As the U.S. economy regained momentum in 2003 and 2004, the pace of Mexican migration picked up also. Detailed studies of the U.S. labor market during this recovery phase show that there has been heightened demand for low-skilled, low-wage workers largely because the construction industry has been responsible for much of the new job creation while other sectors such as manufacturing have continued to contract (Kochhar 2004 and 2005). Recently arrived Hispanic immigrants have constituted a disproportionate share of the new workers hired into the construction industry, according to these studies.

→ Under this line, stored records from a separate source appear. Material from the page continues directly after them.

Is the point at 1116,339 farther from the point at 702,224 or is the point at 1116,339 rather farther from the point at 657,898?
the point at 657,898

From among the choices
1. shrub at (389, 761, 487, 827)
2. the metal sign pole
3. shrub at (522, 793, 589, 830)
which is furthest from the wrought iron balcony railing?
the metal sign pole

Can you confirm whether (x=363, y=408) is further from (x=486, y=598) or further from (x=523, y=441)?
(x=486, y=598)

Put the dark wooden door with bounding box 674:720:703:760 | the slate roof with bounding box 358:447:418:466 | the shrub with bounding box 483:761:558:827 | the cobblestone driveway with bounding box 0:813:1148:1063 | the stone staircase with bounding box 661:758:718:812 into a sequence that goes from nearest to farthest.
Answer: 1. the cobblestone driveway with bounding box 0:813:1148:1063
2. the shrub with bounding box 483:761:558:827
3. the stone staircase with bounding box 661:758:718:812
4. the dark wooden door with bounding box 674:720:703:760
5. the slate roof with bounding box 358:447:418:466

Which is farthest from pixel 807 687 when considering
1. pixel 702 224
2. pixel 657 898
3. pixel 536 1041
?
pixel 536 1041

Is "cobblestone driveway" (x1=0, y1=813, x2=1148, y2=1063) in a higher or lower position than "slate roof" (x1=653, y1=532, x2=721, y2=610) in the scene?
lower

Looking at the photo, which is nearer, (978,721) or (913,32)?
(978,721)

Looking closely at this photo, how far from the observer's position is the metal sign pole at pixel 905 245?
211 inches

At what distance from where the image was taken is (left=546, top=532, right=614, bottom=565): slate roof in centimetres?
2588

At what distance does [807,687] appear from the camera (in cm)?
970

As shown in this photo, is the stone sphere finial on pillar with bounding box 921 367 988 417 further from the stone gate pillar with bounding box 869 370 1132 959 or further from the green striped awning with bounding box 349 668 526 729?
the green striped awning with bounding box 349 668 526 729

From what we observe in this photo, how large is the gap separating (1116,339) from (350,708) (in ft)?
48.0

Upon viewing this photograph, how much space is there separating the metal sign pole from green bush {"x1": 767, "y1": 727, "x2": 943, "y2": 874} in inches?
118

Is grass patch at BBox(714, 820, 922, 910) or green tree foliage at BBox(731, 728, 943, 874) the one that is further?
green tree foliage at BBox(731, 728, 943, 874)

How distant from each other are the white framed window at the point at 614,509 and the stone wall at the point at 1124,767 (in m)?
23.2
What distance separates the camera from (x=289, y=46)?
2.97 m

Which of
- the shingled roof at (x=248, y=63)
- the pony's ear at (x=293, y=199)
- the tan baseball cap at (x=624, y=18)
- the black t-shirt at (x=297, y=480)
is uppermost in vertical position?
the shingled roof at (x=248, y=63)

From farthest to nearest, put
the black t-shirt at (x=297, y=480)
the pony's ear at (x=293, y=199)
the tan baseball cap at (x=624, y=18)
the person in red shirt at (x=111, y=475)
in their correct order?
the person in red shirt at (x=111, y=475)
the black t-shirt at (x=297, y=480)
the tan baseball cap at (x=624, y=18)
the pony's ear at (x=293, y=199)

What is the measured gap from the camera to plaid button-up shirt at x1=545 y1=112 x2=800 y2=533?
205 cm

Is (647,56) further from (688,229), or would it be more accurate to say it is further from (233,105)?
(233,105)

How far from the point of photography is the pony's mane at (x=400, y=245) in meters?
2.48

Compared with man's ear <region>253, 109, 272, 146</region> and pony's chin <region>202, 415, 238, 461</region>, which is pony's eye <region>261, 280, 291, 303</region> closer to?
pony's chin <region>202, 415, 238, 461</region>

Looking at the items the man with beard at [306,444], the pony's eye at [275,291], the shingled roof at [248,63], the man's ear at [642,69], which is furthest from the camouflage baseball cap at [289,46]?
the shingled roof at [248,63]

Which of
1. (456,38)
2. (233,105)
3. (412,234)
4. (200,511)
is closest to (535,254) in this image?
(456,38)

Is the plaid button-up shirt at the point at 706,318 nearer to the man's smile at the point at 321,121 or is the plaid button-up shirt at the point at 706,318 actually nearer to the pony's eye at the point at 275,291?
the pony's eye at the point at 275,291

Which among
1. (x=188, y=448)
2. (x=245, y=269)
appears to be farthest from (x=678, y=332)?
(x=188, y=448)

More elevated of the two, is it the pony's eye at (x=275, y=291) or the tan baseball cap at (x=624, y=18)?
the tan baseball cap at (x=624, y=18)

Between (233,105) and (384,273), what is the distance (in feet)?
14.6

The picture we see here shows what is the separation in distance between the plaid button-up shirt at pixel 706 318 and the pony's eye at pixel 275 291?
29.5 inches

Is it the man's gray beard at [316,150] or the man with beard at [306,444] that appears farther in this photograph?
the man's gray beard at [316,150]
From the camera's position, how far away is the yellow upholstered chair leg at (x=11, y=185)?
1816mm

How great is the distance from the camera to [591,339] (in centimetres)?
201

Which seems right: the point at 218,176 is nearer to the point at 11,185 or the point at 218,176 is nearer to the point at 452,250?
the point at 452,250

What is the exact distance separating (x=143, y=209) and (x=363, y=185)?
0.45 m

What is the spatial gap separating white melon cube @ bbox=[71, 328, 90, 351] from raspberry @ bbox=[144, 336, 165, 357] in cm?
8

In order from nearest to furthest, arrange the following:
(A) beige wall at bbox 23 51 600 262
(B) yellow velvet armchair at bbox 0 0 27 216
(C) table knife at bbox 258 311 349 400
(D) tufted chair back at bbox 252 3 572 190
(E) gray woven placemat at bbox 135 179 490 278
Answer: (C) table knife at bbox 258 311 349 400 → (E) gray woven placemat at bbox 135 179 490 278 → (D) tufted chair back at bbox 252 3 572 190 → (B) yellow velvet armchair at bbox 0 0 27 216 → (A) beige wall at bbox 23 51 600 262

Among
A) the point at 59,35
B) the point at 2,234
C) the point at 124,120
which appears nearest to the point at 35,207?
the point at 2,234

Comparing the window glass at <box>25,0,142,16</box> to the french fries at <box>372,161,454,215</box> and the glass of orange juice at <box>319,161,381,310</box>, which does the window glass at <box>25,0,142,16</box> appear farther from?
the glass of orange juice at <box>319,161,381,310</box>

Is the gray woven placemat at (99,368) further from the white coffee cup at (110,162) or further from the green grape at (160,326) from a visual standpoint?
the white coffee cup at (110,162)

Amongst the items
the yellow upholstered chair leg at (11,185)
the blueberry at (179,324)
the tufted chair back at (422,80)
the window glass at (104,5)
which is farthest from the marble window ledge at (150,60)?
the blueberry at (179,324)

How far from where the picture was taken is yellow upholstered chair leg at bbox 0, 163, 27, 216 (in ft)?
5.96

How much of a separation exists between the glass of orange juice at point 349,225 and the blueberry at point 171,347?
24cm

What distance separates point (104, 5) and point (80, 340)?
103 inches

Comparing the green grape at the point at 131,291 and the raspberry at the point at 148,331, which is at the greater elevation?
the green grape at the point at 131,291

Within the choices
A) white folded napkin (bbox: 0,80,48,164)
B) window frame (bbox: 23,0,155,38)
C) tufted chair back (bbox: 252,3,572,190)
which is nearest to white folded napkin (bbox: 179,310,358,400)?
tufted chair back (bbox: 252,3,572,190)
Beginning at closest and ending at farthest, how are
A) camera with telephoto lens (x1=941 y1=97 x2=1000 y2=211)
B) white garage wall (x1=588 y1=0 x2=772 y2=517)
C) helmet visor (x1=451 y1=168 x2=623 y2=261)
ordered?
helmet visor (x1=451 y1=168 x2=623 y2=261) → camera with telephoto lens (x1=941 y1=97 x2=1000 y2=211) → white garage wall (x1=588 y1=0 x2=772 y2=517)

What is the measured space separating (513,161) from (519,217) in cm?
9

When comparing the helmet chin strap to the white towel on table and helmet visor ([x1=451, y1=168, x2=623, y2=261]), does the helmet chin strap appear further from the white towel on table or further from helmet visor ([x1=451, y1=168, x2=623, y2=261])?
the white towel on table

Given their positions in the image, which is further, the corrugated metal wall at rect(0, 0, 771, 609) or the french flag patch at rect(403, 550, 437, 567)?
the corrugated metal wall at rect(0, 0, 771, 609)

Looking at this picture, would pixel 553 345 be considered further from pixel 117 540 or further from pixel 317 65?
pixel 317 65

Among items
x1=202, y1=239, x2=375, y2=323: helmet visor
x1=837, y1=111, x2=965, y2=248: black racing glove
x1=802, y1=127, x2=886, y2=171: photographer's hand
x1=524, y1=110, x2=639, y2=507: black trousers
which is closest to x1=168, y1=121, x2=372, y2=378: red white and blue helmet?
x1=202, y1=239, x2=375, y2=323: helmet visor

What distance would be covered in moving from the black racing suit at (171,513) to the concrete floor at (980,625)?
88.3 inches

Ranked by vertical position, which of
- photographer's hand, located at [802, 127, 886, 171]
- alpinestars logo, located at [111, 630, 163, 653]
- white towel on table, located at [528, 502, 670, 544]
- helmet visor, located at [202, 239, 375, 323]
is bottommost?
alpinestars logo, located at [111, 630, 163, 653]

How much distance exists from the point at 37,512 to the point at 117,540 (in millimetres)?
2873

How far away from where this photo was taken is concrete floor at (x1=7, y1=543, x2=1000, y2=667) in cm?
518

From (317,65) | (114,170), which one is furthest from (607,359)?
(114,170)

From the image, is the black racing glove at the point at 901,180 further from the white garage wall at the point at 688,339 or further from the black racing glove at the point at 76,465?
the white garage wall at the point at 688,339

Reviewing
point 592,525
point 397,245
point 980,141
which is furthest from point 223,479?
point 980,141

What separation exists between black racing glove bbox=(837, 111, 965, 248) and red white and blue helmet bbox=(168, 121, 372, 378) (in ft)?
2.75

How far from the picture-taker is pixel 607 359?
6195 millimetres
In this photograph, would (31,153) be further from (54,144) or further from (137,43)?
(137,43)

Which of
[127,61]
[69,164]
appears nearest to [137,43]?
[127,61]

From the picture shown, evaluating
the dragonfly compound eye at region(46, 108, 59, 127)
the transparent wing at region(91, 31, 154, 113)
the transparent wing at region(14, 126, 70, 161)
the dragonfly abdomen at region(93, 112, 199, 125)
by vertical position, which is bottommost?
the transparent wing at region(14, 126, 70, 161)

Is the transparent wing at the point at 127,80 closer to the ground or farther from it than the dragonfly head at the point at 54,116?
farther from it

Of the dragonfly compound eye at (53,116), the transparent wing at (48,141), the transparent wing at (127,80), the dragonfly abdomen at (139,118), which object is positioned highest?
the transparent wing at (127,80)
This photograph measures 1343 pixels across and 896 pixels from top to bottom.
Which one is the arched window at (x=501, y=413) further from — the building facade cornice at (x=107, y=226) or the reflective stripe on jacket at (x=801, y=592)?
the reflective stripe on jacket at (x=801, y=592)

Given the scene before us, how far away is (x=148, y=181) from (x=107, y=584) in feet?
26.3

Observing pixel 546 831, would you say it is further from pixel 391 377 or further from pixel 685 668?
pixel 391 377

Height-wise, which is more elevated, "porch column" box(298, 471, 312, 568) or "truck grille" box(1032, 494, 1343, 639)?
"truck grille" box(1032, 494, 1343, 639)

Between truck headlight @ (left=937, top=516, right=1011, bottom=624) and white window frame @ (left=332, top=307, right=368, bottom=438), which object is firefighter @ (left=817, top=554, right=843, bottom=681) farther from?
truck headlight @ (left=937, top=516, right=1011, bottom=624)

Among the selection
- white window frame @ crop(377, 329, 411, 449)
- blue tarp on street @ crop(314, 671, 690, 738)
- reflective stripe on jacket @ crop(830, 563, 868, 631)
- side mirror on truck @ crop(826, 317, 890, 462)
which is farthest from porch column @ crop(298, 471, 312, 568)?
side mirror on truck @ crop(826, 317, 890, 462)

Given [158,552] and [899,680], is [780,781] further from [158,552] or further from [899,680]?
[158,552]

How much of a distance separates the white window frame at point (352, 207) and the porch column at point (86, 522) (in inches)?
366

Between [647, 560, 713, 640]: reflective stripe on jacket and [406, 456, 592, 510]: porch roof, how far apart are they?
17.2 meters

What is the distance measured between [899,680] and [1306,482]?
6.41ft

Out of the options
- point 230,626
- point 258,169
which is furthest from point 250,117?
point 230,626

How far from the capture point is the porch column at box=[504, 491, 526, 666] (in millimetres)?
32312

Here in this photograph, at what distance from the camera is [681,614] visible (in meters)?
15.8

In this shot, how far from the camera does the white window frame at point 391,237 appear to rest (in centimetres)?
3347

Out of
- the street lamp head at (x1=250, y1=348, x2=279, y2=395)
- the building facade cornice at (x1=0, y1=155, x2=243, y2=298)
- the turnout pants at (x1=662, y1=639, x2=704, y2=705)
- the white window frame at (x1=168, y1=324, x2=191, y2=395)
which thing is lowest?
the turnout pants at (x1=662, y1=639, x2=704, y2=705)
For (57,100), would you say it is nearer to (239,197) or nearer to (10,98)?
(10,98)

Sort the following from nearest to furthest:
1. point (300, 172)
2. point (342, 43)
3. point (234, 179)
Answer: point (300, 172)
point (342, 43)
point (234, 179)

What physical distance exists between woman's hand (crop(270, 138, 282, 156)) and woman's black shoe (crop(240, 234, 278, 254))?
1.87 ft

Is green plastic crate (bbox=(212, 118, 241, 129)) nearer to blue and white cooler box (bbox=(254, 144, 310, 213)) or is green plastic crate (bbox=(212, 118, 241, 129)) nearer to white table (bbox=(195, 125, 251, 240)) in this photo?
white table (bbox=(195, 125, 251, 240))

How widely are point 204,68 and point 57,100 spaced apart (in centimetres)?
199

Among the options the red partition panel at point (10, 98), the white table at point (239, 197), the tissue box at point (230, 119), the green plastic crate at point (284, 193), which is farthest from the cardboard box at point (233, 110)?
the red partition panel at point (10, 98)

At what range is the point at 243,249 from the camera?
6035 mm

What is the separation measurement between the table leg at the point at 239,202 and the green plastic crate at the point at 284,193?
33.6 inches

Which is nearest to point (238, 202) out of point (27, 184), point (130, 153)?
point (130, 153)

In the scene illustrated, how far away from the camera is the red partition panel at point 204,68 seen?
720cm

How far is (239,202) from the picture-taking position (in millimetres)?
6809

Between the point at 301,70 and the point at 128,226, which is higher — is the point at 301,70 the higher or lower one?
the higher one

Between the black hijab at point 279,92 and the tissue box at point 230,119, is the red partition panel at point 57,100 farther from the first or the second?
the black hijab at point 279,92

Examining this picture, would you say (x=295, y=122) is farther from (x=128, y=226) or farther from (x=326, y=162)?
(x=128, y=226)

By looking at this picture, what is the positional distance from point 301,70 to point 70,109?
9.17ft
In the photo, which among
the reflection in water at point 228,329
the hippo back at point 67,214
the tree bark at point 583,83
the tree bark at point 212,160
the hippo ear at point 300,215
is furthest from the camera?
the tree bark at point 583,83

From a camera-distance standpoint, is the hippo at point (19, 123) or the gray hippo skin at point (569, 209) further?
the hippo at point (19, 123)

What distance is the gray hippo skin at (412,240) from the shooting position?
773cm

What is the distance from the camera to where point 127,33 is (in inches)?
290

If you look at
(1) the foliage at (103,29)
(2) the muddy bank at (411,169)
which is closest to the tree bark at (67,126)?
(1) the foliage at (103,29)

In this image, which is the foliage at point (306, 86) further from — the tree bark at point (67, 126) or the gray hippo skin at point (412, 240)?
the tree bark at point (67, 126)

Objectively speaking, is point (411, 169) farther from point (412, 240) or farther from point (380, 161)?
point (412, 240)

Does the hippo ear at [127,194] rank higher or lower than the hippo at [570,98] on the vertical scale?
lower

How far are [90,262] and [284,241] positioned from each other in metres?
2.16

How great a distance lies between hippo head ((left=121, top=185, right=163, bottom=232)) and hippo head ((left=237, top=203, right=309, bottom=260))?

The annual flow of migrants from Mexico over the 1992–2004 period appears to be more closely correlated to macrotrends in the U.S. economy than in the Mexican economy. Of the variables we examine, changes in the rate of U.S. employment correlate most strongly, at 0.90. (See Detailed Table 5a and Figure 6.) Other U.S. economic variables have correlations of 0.40– 0.50 whereas the correlations for Mexican macroeconomic indicators vary from about -0.23 to – 0.30. (See Detailed Tables 5a-5b.) These patterns suggest that during this period the “pull” factors have been somewhat more powerful than the “push” factors in determining short-term migration levels.

The Mexican economy underwent a severe crisis in 1995 that produced a dramatic 6.2% drop in the country’s gross domestic product (GDP) that year (Detailed Table 5b). By the time migration levels peaked in 1999 and 2000, the Mexican economy was in a full-blown expansion phase, registering 6.6% GDP growth in 2000. Although the economy recovered quickly, the migration impact of a sharp downturn can stretch out as discouragement gradually produces decisions to seek work in another country. Moreover, the expansion’s impact on migration was somewhat muted because productivity gains in Mexico outpaced job creation. As a result, even when it was growing robustly at the end of the decade, the Mexican economy was not generating enough jobs to absorb all new entrants to the labor market. Following 2001, the Mexican economy experienced a downturn in sync with the U.S. economy. Indeed, with much of its economy linked to the U.S. market under the North American Free Trade Agreement, Mexico’s business cycle now very clearly mirrors trends in the U.S. economy.

Macro-economic trends alone do not determine migration flows. A variety of other factors also influence the number of people moving from one place to another, and these can include everything from border controls in a receiving country to agricultural support policies in a sending country. An overarching factor is the operation of family networks that link migrants to relatives left behind. These networks can greatly facilitate new migration by providing access to housing, information about work opportunities and the comfort of familiar faces in a new land. The annual migration flows to the United States, particularly those from Mexico, suggest that all of these factors, especially family networks, combine to create the conditions for the high and increasing levels of immigration recorded for more than two decades. Specific economic circumstances such as the U.S. boom of the late 1990s and the subsequent downturn can then provide the stimuli for specific and contained fluctuations in migration levels of the sort described here.